# [PROBLEM TO SOLVE]
Copy out all the data, word for word.

# [GIVEN RECORDS]
[start]
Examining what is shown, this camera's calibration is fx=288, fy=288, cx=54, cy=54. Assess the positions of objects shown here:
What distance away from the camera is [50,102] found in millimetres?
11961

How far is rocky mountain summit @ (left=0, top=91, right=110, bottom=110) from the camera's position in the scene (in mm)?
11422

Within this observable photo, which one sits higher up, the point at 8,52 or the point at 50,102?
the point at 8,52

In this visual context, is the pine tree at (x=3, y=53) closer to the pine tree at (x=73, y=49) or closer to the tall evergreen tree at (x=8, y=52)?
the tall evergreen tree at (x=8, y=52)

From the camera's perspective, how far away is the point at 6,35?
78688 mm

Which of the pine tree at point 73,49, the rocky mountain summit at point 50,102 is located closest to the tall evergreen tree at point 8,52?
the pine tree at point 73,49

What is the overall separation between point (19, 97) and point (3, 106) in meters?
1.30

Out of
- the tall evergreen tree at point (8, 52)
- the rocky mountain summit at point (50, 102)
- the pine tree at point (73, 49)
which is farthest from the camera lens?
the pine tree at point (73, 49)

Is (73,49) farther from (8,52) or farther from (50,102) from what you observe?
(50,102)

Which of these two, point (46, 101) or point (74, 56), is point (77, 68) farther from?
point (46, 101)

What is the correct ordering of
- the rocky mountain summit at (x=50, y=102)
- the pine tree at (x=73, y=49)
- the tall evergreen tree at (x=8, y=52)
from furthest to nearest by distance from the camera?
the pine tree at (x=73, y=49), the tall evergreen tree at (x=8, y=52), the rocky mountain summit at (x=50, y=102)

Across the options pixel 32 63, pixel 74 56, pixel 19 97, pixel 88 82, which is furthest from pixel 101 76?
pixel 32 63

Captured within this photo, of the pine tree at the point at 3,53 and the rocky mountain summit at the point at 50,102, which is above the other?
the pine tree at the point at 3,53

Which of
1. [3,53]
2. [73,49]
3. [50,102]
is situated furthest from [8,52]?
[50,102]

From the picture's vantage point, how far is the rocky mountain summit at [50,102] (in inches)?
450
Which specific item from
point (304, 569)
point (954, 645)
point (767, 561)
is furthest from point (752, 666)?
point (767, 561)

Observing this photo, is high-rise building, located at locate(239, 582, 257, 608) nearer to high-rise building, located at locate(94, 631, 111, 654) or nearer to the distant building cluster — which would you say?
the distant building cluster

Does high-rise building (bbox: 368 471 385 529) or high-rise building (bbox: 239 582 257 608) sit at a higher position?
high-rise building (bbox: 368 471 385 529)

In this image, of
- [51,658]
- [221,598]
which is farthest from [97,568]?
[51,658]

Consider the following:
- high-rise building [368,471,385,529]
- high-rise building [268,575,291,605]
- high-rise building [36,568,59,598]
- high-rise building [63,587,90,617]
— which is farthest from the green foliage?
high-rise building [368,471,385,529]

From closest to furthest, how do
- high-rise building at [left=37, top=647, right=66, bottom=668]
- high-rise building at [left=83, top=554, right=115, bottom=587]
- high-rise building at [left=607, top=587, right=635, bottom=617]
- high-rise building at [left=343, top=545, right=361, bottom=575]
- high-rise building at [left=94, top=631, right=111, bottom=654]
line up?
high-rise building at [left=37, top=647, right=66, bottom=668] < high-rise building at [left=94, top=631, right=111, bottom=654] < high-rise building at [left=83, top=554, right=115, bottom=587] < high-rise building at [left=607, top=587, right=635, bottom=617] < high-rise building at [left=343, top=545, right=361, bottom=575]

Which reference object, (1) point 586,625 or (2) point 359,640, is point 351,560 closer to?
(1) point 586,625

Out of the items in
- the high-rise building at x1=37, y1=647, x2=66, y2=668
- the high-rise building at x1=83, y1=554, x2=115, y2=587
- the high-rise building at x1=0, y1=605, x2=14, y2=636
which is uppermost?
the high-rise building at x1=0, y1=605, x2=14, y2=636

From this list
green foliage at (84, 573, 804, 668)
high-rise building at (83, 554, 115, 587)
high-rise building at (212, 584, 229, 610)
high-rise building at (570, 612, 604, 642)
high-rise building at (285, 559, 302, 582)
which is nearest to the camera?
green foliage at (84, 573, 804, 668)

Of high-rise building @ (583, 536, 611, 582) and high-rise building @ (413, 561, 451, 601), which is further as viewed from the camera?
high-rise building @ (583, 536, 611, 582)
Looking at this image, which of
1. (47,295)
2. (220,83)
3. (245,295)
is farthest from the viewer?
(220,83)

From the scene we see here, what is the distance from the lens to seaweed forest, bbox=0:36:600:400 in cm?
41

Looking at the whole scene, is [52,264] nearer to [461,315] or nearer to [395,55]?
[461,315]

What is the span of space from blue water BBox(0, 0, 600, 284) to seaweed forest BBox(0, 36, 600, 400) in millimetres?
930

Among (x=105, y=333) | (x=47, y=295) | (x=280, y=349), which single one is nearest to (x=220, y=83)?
[end]
# [RESPONSE]
Examining what is shown, this camera's calibration is fx=288, fy=288, cx=54, cy=54. Assess the positions of objects shown here:
What distance away from the camera is [50,102] found in millimetres?
11961

How far is rocky mountain summit @ (left=0, top=91, right=110, bottom=110) from the camera's position in the scene (in mm)?
11422

Within this observable photo, which one sits higher up, the point at 8,52 or the point at 50,102?
the point at 8,52

In this visual context, is the pine tree at (x=3, y=53) closer to the pine tree at (x=73, y=49) or closer to the tall evergreen tree at (x=8, y=52)?
the tall evergreen tree at (x=8, y=52)

From the camera's perspective, how far away is the point at 6,35?
78688 mm

Which of the pine tree at point 73,49, the rocky mountain summit at point 50,102 is located closest to the tall evergreen tree at point 8,52?
the pine tree at point 73,49

What is the overall separation between point (19, 97) and point (3, 106) in meters?
1.30

Out of
- the tall evergreen tree at point (8, 52)
- the rocky mountain summit at point (50, 102)
- the pine tree at point (73, 49)
which is farthest from the camera lens?
the pine tree at point (73, 49)

Is (73,49) farther from (8,52) or farther from (50,102) from what you observe?
(50,102)

Which of these two, point (46, 101) or point (74, 56), is point (77, 68) farther from?
point (46, 101)

What is the correct ordering of
- the rocky mountain summit at (x=50, y=102)
- the pine tree at (x=73, y=49)
- the tall evergreen tree at (x=8, y=52)
from furthest to nearest by distance from the camera?
the pine tree at (x=73, y=49), the tall evergreen tree at (x=8, y=52), the rocky mountain summit at (x=50, y=102)

Across the options pixel 32 63, pixel 74 56, pixel 19 97, pixel 88 82, which is furthest from pixel 101 76?
pixel 32 63

Captured within this photo, of the pine tree at the point at 3,53 and the rocky mountain summit at the point at 50,102, which is above the other?
the pine tree at the point at 3,53

Which of
1. [3,53]
2. [73,49]
3. [50,102]
is situated furthest from [8,52]?
[50,102]

From the picture's vantage point, how far is the rocky mountain summit at [50,102] (in inches)?
450
Which specific item from
point (304, 569)
point (954, 645)
point (767, 561)
is furthest from point (752, 666)?
point (767, 561)

Observing this photo, is high-rise building, located at locate(239, 582, 257, 608) nearer to high-rise building, located at locate(94, 631, 111, 654) or nearer to the distant building cluster — which would you say?
the distant building cluster

Does high-rise building (bbox: 368 471 385 529) or high-rise building (bbox: 239 582 257 608) sit at a higher position?
high-rise building (bbox: 368 471 385 529)

In this image, of
- [51,658]
- [221,598]
which is farthest from [97,568]?
[51,658]

Consider the following:
- high-rise building [368,471,385,529]
- high-rise building [268,575,291,605]
- high-rise building [36,568,59,598]
- high-rise building [63,587,90,617]
— which is farthest from the green foliage?
high-rise building [368,471,385,529]

From closest to furthest, how do
- high-rise building at [left=37, top=647, right=66, bottom=668]
- high-rise building at [left=83, top=554, right=115, bottom=587]
- high-rise building at [left=607, top=587, right=635, bottom=617]
- high-rise building at [left=343, top=545, right=361, bottom=575]
- high-rise building at [left=94, top=631, right=111, bottom=654]
line up?
high-rise building at [left=37, top=647, right=66, bottom=668] < high-rise building at [left=94, top=631, right=111, bottom=654] < high-rise building at [left=83, top=554, right=115, bottom=587] < high-rise building at [left=607, top=587, right=635, bottom=617] < high-rise building at [left=343, top=545, right=361, bottom=575]

Which reference object, (1) point 586,625 or (2) point 359,640, is point 351,560 closer to?
(1) point 586,625

Out of the items in
- the high-rise building at x1=37, y1=647, x2=66, y2=668
- the high-rise building at x1=83, y1=554, x2=115, y2=587
- the high-rise building at x1=0, y1=605, x2=14, y2=636
which is uppermost?
the high-rise building at x1=0, y1=605, x2=14, y2=636

From this list
green foliage at (84, 573, 804, 668)
high-rise building at (83, 554, 115, 587)
high-rise building at (212, 584, 229, 610)
high-rise building at (570, 612, 604, 642)
high-rise building at (285, 559, 302, 582)
which is nearest to the camera?
green foliage at (84, 573, 804, 668)

Of high-rise building @ (583, 536, 611, 582) and high-rise building @ (413, 561, 451, 601), which is further as viewed from the camera?
high-rise building @ (583, 536, 611, 582)
Looking at this image, which of
1. (47,295)
2. (220,83)
3. (245,295)
is farthest from the viewer?
(220,83)

From the scene we see here, what is the distance from the lens to seaweed forest, bbox=0:36:600:400 in cm?
41

Looking at the whole scene, is [52,264] nearer to [461,315] or nearer to [395,55]?
[461,315]

What is the span of space from blue water BBox(0, 0, 600, 284) to seaweed forest BBox(0, 36, 600, 400) in millimetres?
930

Among (x=105, y=333) | (x=47, y=295) | (x=280, y=349), which single one is nearest to (x=220, y=83)?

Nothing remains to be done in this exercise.